Image via pictify.
Is this porcelain replica of an AK-47 any less beautiful than it was a few weeks ago? Is it any less thought provoking, challenging or inspiring?
It’s a question that is confounding the art world after it’s creator, Seattle ceramicist Charles Krafft, was ‘outed’ as a holocaust denier in an online journal. Prior to this, Krafft and his work, which also includes porcelain teapots in the shape of Adolf Hitler’s head and hand grenades, had been described as ‘ironic satire’.
Image: lunadigitaltv.
If, as some have speculated, Krafft had set out to dupe the public – perhaps he got off on the idea of liberals placing likenesses of dictators on their mantlepieces and then carefully spelling out the irony to silent dinner party guests – then it worked. That explanation places blame (for these days, loss of face or even mild embarrassment confers some sort of victimhood) comfortably with Krafft, and redeems those who he cruelly tricked into stroking Nazi teapots.
But before we finish sweeping up the broken pieces of our shattered egos and placing them in that convenient little box, should we not take the opportunity to examine why we’re so keen to pursue an explanation that absolves us of responsibility so completely?
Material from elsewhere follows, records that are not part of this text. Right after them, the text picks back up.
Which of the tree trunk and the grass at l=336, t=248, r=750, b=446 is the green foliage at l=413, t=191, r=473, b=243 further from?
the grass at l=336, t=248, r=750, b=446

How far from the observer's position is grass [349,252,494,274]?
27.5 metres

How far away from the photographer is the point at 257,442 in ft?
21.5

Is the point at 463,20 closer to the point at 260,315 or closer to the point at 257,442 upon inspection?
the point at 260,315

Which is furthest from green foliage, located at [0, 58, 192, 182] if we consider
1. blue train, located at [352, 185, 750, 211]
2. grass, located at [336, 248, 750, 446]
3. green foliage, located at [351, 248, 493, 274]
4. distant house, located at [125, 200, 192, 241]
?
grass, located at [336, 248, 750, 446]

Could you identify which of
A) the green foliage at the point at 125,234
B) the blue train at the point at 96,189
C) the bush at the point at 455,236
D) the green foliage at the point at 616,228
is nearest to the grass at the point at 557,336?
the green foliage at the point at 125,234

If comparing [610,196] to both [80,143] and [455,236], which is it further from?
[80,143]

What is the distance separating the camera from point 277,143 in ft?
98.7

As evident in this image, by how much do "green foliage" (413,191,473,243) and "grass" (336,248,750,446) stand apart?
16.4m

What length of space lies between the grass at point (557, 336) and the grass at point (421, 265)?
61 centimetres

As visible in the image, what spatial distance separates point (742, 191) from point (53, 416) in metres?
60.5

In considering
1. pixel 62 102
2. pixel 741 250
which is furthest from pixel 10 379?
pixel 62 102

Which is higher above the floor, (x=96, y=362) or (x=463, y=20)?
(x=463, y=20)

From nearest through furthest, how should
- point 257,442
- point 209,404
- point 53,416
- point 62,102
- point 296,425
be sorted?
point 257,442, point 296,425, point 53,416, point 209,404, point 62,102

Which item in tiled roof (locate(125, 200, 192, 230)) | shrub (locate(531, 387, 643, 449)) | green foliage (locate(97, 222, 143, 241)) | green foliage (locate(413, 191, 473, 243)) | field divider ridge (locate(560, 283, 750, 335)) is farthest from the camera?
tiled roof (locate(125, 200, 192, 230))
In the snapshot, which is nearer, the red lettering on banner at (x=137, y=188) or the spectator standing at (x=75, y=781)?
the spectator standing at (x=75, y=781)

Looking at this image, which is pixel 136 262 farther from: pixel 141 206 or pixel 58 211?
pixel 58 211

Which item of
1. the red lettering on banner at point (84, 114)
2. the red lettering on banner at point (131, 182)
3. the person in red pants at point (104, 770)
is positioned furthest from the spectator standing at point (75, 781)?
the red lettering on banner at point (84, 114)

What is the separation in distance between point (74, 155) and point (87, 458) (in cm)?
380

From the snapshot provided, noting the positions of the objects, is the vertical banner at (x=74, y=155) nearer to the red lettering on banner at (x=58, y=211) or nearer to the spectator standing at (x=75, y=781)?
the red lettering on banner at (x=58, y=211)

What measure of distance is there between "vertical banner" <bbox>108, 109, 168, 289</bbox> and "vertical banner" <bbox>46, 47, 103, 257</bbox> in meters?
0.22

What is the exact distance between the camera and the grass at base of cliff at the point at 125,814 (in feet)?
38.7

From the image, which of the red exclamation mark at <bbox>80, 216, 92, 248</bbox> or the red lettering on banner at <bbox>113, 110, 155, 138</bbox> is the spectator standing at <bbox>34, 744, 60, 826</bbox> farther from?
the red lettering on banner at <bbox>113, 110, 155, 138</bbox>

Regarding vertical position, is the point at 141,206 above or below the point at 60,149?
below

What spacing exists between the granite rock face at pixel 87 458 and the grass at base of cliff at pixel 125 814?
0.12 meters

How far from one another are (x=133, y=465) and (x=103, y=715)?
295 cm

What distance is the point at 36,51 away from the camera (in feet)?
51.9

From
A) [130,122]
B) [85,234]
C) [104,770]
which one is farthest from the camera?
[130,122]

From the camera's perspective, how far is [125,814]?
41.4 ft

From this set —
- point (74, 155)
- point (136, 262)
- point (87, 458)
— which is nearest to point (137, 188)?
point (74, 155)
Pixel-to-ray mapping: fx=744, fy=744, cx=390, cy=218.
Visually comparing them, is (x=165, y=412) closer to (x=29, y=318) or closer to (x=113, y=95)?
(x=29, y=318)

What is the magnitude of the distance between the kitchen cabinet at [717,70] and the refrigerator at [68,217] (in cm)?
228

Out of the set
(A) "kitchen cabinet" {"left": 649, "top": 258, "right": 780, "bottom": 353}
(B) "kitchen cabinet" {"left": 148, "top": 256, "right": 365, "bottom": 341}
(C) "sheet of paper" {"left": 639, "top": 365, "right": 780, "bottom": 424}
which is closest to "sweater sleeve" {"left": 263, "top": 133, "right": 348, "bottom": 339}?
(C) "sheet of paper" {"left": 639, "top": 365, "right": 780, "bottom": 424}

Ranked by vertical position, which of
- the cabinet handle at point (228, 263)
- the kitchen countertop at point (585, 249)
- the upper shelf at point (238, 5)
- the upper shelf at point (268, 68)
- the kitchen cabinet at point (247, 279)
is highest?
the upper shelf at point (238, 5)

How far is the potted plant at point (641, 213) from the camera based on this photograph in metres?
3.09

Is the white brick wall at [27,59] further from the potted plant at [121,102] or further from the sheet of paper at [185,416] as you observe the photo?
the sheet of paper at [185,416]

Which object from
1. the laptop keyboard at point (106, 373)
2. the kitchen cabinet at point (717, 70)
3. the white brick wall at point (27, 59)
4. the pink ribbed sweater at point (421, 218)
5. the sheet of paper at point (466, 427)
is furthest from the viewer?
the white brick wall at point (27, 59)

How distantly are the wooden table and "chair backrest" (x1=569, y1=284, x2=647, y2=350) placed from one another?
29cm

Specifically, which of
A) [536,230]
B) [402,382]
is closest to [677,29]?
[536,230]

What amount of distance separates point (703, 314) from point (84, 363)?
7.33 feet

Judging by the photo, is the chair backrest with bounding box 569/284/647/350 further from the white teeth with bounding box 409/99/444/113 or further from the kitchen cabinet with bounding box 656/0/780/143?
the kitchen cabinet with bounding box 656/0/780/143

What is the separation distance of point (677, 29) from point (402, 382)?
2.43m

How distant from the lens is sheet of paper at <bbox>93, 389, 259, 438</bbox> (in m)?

The New Yorker asks, in an article examining the events, “how an artist’s intent should influence our evaluation of his work“, but I think a more appropriate question in the circumstances might be “how OUR intent influences evaluation of an artist’s work“.
An artist’s work is, for the most part, an expression of their feelings on a particular subject. Although the degree to which an audience empathises with the manner of expression generally decides whether a piece of art is deemed successful, it is no less or more valid for that. It simply ‘is’.
This implies that at least some of the burden of art appreciation is in the reflection. If we appreciate, and choose to vocalise our appreciation of art; a piece of music, a painting, a sculpture or whatever, we’re obviously keen to associate ourselves with it and accept what this confers upon us.
We liked the porcelain AK-47 and the hand grenades before we learned that they emerged from a man whose political views are anathema to the majority of right thinking people. We now feel tainted by that, as though others might think we agree with him, and must absolve ourselves.
Art is supposed to challenge us. We are supposed to challenge art. If we insist on using it to convey complex messages about ourselves to others without really understanding it, or at least engaging with it on any kind of intellectual level, we probably deserve to have our conceits dismantled right in front of our eyes .
It’s a Hitler teapot, for goodness’ sake.